In the Capsule trade show article below, can you turn the paragraph starting "Verlaine, which does production" into a short bulleted list of its main facts?

» DOCUMENT EXTRACT

--- start ---

The three-day show, which closed Thursday, was created in 2007 to showcase contemporary and designer men’s wear and accessories. A women’s segment followed in 2009 with a focus on up-and-coming designers and emerging brands.
A key element is the presentation of tightly edited collections, said show organizer Edina Sultanik, noting the venue featured 240 exhibitors and pulled in 2,000 visitors.
“Attendance was up 10 to 15 percent over last year. Major stores and smaller specialty boutiques came in. It’s a very international crowd looking for fresh ideas. Retailers want to have exclusive product that nobody else has,” explained Sultanik.
The open-space environment of the enclosed Basketball City setting awash with natural light lent a laid-back, stress-free ambience that’s typically not found at trade shows. Stands were comprised of rustic wood tables and display areas where a number of exhibitors brought family pets, and visitors were encouraged to get some sun and eat barbecue on a sprawling outside terrace.
But while the mood was light and fun, exhibitors generally said they were pleased with the pace of business, which they described as brisk the first two days. Exhibitors also noted that retailers were more open to new ideas and risk-taking if the product was unique and trend-right.
Javier Garcia, designer for Verlaine, said he opened eight new accounts with specialty boutiques.
“Capsule is a smaller show with more independent brands doing their thing. I like the open space with wide aisles because people can see the designs accurately….This is my second trade show and I plan to do Capsule New York again. I’ll be at the Capsule show in Paris later this month,” said Garcia.
Verlaine, which does production in New York, is a three-year-old contemporary brand that is rendered in specialty fabrics such as Japanese jerseys with blends of Tencel or silk, Italian cashmere, and modernistic treatments including linen and plastic lapels.
Tolga Dikencik, designer for Istanbul-based Cashmere in Love, said this is the brand’s second showing at Capsule New York and she plans to do a second presentation at the Sept. 28 to 30 Capsule women’s fair in Paris.
“Showing in New York is important for us because buyers can focus on product.…We got four new orders at the last show and it looks like we’ll have four more from this show,” said Dikencik, who created her cashmere and silk brand of dresses and separates in 2007.
Meanwhile, a combination of feminine and tough was the aesthetic goal for Titania Inglis, designer of the young, contemporary brand that bears her name.
“I had a really good show this time around, but orders haven’t yet been finalized with buyers and scouts I met at the previous show,” said Inglis, whose design studio is in Brooklyn.
Regarding the look of Inglis’ collection, she said, “I love tweaking juxtapositions of fabrics with soft and ethereal [silks and chiffons] and organic salvaged cotton denim from Japan. I hand wash and scrunch the edges.”
“It’s been a very good show and we’ve seen many new shops.…We’ve had orders from 10 boutiques,” commented Marie Louise Mogensen, sales representative for Base Range, a Danish maker of bamboo-blend underwear and casual apparel.
She said Capsule was the “perfect” format to introduce the brand’s foray into swimwear.
“The swimwear is made of organic cotton and elastane and it’s been well received.…It’s our third Capsule show in New York and we’ll be doing a third round in Paris,” she noted.

--- end ---

» DATASET ROWS

--- start ---

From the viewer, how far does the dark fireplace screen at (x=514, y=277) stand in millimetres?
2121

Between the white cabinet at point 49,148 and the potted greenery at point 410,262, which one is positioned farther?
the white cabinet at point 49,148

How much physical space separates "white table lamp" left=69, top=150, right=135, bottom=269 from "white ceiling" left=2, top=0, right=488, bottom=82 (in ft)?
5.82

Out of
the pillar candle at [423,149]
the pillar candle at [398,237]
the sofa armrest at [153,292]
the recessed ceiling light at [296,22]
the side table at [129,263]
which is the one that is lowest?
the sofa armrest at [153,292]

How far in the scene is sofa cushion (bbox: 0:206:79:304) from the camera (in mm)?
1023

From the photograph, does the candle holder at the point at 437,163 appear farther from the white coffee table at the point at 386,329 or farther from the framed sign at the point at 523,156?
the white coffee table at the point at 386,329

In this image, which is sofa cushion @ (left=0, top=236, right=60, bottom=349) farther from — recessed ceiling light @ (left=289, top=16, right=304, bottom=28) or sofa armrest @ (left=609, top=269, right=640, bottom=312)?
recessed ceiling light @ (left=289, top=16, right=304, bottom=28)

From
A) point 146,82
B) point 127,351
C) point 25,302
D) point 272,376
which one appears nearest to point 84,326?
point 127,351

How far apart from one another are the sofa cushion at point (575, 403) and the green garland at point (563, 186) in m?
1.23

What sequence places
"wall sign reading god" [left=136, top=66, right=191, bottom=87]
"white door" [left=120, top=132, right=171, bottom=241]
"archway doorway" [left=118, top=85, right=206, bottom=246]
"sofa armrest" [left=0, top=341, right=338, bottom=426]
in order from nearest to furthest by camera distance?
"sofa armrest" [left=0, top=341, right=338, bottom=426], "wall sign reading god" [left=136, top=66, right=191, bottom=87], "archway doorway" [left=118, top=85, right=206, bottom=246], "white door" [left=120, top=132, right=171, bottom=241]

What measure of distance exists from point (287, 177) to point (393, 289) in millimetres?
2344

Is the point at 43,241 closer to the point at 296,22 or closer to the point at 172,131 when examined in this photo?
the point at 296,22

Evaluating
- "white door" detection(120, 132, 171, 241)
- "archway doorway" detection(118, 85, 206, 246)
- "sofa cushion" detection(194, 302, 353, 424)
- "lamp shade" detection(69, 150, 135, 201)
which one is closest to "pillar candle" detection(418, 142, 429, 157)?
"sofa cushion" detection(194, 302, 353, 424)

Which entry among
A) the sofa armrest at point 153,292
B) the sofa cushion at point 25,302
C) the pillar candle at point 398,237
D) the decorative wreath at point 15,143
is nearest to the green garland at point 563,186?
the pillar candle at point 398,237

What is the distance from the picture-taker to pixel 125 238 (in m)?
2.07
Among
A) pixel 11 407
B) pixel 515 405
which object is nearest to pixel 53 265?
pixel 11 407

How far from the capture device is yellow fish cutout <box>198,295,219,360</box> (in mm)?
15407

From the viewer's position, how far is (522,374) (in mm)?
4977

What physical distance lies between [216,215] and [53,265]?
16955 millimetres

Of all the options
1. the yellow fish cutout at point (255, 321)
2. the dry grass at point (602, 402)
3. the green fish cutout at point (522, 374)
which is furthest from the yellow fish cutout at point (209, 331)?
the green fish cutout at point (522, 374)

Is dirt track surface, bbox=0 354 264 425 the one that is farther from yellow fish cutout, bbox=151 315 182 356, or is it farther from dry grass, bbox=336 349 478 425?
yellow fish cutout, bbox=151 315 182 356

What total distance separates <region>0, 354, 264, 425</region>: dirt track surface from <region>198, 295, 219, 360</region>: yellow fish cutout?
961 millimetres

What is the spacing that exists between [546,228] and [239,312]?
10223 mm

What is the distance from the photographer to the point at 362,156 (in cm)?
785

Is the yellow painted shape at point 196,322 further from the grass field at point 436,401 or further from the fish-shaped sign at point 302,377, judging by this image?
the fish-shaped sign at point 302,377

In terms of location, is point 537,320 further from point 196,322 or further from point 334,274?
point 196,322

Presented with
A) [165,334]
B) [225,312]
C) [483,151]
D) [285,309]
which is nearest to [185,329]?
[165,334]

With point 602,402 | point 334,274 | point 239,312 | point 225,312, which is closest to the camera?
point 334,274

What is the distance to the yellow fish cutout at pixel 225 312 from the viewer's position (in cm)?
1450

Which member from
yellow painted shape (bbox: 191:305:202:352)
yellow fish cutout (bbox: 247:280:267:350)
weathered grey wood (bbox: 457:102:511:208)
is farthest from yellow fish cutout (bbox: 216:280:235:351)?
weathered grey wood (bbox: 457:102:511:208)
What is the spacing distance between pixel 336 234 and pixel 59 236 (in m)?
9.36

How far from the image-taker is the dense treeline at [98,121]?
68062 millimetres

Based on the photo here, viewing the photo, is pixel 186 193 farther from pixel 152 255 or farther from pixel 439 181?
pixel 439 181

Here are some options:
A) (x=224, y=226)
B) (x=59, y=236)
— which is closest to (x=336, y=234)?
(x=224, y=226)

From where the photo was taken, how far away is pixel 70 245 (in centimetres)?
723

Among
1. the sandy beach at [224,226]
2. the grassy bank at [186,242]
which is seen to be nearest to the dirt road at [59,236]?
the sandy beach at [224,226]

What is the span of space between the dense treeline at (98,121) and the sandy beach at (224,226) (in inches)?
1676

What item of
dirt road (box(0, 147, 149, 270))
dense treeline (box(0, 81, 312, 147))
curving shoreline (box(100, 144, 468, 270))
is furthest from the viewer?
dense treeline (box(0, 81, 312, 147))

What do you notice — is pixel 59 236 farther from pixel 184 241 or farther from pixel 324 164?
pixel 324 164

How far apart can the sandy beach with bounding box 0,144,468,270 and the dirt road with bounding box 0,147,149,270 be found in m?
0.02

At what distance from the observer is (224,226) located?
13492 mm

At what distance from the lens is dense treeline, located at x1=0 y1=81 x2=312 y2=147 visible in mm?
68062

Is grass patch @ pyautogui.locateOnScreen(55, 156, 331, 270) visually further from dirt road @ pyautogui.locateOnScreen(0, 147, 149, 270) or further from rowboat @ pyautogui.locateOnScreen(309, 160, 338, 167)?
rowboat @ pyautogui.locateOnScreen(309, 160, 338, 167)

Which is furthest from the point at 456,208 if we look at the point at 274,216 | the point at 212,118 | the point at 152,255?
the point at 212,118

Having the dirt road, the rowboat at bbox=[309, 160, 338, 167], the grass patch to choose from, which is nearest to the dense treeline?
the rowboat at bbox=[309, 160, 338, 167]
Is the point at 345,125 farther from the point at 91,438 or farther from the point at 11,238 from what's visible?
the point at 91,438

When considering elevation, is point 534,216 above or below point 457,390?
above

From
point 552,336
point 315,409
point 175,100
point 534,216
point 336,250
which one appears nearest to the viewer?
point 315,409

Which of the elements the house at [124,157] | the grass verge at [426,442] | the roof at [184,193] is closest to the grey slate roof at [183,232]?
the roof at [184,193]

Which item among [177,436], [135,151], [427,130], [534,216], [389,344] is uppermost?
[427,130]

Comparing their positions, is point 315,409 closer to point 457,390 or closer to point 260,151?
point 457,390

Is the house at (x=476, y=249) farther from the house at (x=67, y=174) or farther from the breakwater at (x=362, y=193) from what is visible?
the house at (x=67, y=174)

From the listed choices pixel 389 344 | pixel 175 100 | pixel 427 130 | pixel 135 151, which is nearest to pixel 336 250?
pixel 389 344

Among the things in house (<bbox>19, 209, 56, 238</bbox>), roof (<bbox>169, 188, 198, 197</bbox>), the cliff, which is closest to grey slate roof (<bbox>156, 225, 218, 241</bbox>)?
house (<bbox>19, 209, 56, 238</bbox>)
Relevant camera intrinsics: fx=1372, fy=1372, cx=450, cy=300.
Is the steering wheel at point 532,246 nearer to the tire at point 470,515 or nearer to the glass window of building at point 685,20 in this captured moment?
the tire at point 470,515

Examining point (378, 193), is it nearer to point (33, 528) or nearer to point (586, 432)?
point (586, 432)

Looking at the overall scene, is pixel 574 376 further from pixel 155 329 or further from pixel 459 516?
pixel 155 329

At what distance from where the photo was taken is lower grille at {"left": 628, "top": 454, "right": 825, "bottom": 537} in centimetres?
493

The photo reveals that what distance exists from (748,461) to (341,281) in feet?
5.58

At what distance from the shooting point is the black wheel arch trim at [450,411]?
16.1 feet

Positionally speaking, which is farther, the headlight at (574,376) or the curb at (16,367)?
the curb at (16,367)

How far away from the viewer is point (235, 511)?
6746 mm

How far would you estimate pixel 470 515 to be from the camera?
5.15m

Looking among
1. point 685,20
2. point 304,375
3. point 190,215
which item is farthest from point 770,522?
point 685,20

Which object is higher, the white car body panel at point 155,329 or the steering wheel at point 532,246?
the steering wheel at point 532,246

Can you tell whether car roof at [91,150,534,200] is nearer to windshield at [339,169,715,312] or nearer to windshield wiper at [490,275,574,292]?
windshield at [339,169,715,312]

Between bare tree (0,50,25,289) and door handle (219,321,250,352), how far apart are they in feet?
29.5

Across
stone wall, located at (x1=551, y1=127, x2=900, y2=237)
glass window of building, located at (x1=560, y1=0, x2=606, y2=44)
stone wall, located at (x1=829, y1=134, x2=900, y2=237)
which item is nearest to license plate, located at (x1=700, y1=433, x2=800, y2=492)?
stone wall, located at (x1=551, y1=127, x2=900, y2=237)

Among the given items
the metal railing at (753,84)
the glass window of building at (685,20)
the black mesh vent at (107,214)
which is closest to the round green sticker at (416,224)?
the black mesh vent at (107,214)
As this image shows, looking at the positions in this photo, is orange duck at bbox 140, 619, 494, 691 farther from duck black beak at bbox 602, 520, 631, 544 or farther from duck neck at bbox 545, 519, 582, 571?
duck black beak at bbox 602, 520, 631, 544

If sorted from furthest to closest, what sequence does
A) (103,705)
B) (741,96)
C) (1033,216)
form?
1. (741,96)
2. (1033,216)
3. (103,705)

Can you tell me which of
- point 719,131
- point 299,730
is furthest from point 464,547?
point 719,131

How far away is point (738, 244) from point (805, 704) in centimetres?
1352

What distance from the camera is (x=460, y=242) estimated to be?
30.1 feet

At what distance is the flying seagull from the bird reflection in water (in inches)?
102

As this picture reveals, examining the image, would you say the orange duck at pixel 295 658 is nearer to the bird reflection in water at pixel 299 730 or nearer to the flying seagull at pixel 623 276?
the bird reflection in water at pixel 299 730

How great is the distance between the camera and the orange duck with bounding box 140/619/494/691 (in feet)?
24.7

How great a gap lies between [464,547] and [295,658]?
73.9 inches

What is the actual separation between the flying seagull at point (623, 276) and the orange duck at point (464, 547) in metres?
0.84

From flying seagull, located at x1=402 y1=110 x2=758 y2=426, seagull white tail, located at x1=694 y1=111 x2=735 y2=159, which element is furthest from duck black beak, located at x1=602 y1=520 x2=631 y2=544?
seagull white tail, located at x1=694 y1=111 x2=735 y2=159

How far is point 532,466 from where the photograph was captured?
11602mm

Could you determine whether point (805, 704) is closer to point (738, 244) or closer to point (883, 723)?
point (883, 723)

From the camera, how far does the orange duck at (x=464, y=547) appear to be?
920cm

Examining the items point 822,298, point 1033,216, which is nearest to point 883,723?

--- end ---

» TASK SOLUTION
- Verlaine does production in New York.
- It is a contemporary brand that is three years old.
- It works in specialty fabrics such as Japanese jerseys blended with Tencel or silk, and Italian cashmere.
- It uses modernistic treatments, including linen and plastic lapels.